Die Kosten für die zwölf WM-Stadien und Infrastrukturprojekte sollen veröffentlicht und möglicherweise mit den Ausgaben für vorangegangene Weltmeisterschaften in anderen Ländern verglichen werden, berichtete die amtliche Nachrichtenagentur Agência Brasil. Damit solle den Kritikern der Nährboden für Proteste entzogen werden.

Nach öffentlichen Protesten und Vandalismus-Attacken sei es die Einschätzung der Regierung von Präsidentin Dilma Rousseff, dass die Demonstrationen weniger gewalttätig verliefen, wenn die Bevölkerung besser informiert und aufgeklärt sei, hieß es in der Meldung.

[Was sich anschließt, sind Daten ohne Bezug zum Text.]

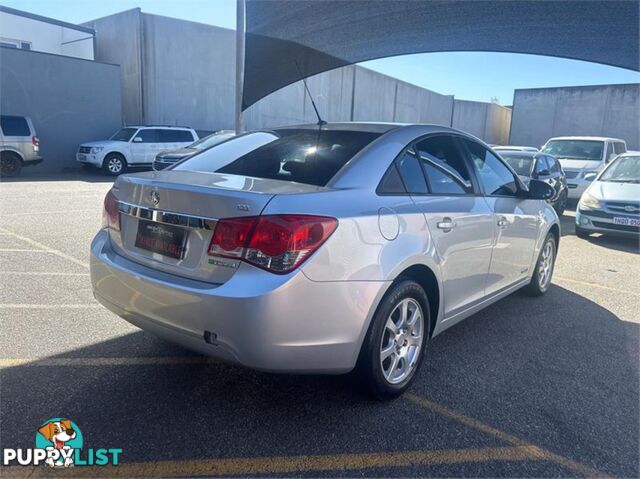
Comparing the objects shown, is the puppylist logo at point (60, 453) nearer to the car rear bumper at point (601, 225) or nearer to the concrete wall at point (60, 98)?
the car rear bumper at point (601, 225)

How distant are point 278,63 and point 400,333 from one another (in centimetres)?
549

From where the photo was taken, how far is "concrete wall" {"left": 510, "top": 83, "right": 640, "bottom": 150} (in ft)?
96.7

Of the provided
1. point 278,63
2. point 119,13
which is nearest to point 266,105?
point 119,13

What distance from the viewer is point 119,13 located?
20.5 m

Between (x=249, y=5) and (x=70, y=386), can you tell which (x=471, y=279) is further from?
(x=249, y=5)

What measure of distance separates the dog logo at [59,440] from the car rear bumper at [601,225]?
8.59 m

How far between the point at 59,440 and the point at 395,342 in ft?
6.26

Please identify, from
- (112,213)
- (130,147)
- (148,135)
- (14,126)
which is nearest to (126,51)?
(148,135)

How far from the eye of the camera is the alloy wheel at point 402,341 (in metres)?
3.02

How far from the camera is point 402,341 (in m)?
3.13

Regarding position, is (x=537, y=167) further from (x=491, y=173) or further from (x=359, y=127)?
(x=359, y=127)

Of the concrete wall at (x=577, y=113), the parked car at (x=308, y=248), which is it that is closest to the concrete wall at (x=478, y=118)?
the concrete wall at (x=577, y=113)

Im Januar war es in São Paulo, Rio de Janeiro und zahlreichen anderen Städten zu Anti-WM-Protesten gekommen. Allerdings beteiligten sich daran wesentlich weniger Menschen als während des Confed-Cups 2013, als Hunderttausende Demonstranten wochenlang gegen Misswirtschaft, Korruption und ihrer Ansicht nach zu hohe WM-Kosten auf die Straße gegangen waren.